> [文本节选]:
====
# 结构化数据建模流程范例

## 准备数据

## 定义模型

使用Keras接口有以下3种方式构建模型：
1. 使用Sequential按层顺序构建模型；
2. 使用函数式API构建任意结构模型
3. 继承Model基类构建自定义模型

以下为Sequerntial按层顺序模型示例：

In [3]:
import numpy as np
import pandas as pd
import matplotlib.pyplot as plt
import tensorflow as tf
from tensorflow.keras import models,layers

tf.keras.backend.clear_session()

model = models.Sequential()
model.add(layers.Dense(20,activation='relu',input_shape=(15,)))
model.add(layers.Dense(10,activation='relu'))
model.add(layers.Dense(1,activation='sigmoid'))

model.summary()

Model: "sequential"
_________________________________________________________________
Layer (type)                 Output Shape              Param #   
dense (Dense)                (None, 20)                320       
_________________________________________________________________
dense_1 (Dense)              (None, 10)                210       
_________________________________________________________________
dense_2 (Dense)              (None, 1)                 11        
Total params: 541
Trainable params: 541
Non-trainable params: 0
_________________________________________________________________


## 训练模型

训练模型通常有三种方法：
1. 内置fit方法
2. 内置train_on_batch方法
3. 自定义训练循环

In [None]:
# 二分类问题选择二元交叉熵损失函数
model.compile(optimizer='adam',
              loss='binary_crossentropy',
              metrics=['AUC'])

histroy = model.fit(x_train,y_train,
                    batch_size=64,
                    epochs=30,
                    validation_split=0.2 #分割一株分训练集用于验证
                   )

## 评估模型

In [None]:
def plot_metric(history,metric):
    train_metrics = history.history[metric]
    val_metrics = history.history['val'+metric]
    epochs = range(1,len(train_metrics) + 1)
    plt.plot(epochs, train_metrics, 'bo--')
    plt.plot(epochs,val_metrics,'ro-')
    plt.title('Training and validation '+metric)
    plt.xlabel('Epochs')
    plt.ylabel(metric)
====
> [任务]: 从上方的Keras建模文本中一字不差地摘录从“tf.keras.backend.clear_session()”到“model.summary()”的内容。

> [已存记录]:
====
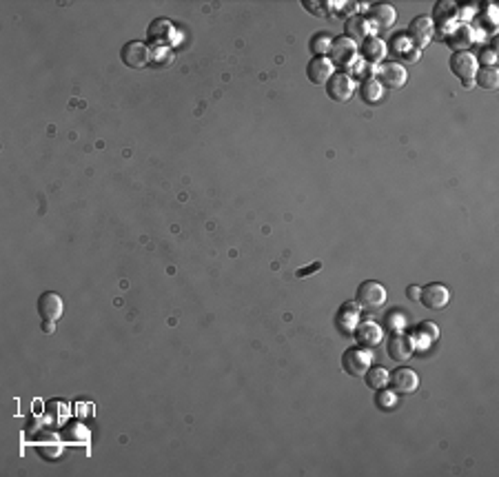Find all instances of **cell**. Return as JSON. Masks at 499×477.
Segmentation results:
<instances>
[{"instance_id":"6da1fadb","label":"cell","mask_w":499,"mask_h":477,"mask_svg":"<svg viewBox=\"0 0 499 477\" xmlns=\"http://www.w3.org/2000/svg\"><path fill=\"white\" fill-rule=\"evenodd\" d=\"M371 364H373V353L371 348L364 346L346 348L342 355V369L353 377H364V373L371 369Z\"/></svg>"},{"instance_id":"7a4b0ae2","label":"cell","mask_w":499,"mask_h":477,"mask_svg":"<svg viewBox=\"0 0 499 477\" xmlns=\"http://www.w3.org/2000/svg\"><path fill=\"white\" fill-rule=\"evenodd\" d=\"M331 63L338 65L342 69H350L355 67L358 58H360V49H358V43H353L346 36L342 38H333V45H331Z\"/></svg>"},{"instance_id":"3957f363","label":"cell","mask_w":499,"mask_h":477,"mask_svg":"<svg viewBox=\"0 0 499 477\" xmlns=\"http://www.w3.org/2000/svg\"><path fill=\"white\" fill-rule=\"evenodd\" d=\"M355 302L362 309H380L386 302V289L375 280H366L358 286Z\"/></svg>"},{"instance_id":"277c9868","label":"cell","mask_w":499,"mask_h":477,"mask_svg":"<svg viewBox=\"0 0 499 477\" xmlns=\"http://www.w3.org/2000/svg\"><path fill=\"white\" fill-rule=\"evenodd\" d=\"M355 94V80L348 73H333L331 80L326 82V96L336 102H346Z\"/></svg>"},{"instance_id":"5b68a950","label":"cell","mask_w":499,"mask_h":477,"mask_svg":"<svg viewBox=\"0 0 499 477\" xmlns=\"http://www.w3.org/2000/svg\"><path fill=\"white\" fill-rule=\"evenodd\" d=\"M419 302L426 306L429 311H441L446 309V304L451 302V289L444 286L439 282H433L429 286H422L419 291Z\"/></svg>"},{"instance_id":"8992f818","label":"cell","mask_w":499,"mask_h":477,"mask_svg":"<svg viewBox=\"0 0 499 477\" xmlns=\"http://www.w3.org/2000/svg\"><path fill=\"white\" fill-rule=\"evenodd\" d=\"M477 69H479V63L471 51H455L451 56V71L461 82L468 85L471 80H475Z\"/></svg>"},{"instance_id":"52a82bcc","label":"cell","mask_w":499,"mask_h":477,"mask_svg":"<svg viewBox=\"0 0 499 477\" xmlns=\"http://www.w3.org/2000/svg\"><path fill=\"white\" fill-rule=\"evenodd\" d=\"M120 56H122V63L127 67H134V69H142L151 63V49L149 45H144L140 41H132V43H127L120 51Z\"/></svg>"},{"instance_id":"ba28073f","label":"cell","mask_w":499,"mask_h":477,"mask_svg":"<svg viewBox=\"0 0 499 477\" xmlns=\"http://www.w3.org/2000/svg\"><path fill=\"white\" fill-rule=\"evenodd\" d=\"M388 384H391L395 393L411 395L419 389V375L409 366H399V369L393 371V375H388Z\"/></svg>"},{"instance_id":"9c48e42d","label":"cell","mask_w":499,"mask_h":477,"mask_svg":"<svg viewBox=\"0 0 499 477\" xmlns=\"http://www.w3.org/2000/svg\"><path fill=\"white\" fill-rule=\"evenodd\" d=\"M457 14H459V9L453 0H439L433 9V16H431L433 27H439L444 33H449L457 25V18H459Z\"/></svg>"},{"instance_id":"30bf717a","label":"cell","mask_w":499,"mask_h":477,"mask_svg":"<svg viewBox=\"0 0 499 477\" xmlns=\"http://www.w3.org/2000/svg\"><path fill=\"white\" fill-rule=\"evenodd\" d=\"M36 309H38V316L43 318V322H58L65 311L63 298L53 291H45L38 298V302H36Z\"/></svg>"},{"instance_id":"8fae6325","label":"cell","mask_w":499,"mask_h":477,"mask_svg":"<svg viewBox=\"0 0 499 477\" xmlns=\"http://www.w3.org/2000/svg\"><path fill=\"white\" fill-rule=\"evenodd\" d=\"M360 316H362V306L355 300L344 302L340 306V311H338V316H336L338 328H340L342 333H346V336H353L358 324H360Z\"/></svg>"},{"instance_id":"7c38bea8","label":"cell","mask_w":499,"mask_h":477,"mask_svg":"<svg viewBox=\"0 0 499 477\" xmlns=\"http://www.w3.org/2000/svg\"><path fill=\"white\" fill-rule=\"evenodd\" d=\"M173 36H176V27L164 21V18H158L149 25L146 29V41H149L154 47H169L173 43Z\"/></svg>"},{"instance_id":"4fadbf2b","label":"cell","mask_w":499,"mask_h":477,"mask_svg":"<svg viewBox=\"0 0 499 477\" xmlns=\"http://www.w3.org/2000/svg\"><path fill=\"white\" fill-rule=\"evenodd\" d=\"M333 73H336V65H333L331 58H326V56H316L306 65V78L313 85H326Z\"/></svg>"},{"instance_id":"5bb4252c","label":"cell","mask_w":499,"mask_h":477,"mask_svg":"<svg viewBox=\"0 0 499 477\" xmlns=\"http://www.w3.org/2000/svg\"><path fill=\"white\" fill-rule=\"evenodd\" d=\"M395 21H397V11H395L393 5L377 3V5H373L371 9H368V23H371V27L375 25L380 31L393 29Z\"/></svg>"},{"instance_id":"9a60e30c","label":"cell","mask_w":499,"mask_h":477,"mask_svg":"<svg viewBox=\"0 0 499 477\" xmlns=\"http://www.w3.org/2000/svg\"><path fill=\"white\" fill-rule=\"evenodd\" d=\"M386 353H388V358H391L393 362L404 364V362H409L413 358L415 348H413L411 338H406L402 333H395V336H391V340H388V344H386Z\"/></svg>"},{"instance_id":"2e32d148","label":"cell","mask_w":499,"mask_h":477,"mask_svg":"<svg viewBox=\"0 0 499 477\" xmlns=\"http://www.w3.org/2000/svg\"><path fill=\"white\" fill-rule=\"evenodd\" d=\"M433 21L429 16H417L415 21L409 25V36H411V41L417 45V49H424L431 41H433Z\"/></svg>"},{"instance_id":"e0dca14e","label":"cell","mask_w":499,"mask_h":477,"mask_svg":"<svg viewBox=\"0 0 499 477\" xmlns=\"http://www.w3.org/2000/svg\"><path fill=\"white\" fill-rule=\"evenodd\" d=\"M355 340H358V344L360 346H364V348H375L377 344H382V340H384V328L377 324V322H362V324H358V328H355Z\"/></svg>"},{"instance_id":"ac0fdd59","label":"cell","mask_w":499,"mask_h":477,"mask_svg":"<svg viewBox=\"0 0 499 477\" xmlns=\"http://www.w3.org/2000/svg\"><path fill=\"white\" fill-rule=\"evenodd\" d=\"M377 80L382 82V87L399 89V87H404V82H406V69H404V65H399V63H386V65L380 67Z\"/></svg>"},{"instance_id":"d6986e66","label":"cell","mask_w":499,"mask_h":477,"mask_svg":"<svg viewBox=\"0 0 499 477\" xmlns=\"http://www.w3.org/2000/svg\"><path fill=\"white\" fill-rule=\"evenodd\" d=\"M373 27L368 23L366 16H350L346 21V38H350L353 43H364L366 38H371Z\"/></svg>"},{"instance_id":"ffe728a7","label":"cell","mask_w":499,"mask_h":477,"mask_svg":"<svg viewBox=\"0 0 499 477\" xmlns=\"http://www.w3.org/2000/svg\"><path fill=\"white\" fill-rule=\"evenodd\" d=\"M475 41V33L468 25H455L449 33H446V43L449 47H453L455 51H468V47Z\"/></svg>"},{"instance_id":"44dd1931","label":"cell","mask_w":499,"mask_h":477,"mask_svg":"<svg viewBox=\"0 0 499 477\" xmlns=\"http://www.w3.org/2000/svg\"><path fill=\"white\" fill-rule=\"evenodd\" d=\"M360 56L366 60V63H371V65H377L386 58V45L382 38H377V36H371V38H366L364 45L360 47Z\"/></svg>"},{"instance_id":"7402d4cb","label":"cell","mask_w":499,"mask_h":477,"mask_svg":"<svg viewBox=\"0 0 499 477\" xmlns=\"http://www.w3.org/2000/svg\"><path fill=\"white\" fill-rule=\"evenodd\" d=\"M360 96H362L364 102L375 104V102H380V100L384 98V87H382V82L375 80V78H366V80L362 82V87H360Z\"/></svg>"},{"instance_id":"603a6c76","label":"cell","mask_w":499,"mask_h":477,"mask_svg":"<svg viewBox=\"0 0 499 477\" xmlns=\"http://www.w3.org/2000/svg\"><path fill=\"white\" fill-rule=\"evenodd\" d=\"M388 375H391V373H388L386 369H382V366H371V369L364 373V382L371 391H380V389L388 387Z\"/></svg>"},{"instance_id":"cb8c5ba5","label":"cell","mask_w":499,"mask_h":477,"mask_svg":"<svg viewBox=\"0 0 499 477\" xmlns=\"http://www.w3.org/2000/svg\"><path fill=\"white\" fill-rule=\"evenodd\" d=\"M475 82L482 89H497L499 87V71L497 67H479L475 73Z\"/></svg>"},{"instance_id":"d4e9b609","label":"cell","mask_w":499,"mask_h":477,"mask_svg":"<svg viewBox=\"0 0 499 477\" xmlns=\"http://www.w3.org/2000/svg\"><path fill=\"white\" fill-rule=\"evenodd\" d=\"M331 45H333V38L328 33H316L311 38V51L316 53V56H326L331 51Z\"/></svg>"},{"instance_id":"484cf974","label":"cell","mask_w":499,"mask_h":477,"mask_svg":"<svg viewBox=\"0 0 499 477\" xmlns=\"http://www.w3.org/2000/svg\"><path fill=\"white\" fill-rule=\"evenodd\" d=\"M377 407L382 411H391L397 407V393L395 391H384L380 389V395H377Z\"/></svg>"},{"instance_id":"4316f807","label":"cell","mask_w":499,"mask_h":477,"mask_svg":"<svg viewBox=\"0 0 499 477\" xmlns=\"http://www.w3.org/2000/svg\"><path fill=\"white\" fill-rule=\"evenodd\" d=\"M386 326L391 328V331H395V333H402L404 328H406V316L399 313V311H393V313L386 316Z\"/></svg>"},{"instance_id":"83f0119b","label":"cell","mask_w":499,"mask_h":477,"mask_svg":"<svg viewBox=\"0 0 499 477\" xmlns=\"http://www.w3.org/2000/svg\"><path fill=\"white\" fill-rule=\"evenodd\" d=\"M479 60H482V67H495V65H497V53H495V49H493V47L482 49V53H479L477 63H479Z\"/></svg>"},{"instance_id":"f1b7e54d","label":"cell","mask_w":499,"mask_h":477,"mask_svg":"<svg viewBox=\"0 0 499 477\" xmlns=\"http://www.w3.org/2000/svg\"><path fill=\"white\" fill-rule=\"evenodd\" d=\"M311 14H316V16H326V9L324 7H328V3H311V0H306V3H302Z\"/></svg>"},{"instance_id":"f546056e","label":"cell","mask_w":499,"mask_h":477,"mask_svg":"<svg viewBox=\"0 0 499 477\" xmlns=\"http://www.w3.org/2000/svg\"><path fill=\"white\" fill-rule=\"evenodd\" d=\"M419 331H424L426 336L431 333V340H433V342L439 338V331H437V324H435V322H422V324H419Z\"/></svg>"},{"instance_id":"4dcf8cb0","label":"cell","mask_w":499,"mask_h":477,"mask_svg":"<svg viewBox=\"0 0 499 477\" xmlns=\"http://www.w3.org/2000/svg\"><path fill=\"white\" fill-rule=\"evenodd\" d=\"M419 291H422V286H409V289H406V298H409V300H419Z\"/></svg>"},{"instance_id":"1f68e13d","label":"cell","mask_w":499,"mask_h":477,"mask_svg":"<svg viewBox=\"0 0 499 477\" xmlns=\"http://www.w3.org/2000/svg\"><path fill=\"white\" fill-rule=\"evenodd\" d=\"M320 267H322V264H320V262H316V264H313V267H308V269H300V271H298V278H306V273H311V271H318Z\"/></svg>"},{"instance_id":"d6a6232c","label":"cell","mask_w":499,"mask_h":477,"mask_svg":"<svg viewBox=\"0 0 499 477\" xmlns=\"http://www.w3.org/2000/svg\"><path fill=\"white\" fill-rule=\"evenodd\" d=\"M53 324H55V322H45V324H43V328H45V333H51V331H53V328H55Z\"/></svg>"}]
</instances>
====
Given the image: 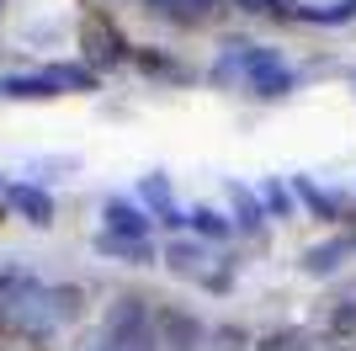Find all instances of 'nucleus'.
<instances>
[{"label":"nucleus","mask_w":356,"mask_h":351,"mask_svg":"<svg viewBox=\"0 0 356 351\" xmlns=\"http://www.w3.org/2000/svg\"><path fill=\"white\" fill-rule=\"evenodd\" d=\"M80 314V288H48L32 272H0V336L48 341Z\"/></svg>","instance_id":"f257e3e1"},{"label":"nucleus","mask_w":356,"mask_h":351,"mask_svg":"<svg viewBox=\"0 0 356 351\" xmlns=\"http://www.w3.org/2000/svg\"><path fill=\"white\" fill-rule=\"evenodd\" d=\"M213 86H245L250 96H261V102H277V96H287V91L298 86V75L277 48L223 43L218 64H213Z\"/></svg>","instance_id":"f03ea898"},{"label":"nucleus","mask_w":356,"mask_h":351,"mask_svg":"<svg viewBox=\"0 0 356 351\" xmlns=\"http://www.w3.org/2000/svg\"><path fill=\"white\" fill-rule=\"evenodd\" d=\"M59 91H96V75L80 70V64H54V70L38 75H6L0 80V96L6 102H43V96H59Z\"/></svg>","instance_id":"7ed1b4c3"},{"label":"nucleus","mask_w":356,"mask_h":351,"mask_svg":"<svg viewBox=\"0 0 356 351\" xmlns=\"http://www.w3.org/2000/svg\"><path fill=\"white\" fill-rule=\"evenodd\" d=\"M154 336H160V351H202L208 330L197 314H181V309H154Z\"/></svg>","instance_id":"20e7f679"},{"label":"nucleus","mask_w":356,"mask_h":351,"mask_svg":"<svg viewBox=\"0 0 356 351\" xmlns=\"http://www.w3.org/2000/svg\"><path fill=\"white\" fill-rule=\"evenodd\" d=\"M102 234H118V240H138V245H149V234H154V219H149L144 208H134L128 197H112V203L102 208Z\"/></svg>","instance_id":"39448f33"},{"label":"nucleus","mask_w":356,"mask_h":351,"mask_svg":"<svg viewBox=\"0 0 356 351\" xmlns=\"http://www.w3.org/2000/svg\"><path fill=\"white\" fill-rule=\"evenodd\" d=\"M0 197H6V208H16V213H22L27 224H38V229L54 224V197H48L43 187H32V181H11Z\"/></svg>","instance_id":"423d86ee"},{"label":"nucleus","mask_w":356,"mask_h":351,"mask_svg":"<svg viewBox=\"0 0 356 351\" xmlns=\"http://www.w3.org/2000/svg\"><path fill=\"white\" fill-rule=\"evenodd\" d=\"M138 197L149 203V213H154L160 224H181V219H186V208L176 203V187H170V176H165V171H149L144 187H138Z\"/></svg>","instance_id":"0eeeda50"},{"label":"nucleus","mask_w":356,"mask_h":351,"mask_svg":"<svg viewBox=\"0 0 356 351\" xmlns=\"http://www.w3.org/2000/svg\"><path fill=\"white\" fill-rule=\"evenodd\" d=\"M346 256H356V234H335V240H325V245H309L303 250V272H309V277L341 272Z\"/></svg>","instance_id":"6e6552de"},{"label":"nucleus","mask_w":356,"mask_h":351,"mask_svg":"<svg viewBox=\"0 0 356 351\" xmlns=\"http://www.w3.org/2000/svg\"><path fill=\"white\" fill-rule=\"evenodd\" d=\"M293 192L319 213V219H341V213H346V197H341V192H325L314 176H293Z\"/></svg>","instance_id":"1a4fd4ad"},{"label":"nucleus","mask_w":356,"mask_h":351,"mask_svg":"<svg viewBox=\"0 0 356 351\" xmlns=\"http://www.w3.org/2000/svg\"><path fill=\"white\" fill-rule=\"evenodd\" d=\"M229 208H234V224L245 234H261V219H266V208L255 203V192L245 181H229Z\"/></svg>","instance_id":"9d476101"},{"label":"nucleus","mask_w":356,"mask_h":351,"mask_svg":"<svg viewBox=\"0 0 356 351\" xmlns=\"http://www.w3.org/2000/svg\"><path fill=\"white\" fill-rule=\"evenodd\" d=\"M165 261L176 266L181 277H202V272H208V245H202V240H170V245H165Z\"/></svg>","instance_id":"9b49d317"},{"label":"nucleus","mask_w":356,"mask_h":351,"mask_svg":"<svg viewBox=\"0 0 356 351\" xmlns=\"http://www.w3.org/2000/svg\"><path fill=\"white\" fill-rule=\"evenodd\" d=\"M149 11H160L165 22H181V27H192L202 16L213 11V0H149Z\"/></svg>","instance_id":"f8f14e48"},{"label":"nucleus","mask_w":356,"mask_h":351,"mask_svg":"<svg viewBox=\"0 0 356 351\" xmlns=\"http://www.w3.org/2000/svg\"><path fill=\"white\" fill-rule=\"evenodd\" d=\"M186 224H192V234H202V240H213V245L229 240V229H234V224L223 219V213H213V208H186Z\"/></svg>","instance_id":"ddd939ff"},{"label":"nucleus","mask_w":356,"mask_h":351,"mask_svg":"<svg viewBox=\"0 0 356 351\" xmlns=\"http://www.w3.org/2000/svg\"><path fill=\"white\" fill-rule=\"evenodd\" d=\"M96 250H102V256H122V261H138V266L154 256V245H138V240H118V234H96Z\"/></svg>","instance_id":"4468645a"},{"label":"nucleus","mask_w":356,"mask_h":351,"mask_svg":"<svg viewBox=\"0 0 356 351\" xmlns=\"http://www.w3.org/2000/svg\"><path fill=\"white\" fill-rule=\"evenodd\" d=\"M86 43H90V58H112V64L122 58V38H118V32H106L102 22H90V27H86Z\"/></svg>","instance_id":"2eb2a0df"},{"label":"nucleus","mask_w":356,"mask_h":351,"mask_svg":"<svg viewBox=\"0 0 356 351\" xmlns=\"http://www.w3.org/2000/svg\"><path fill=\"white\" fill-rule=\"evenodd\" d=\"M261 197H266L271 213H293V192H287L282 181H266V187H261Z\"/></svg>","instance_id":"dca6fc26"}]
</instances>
====
> [解答]:
tf.keras.backend.clear_session()

model = models.Sequential()
model.add(layers.Dense(20,activation='relu',input_shape=(15,)))
model.add(layers.Dense(10,activation='relu'))
model.add(layers.Dense(1,activation='sigmoid'))

model.summary()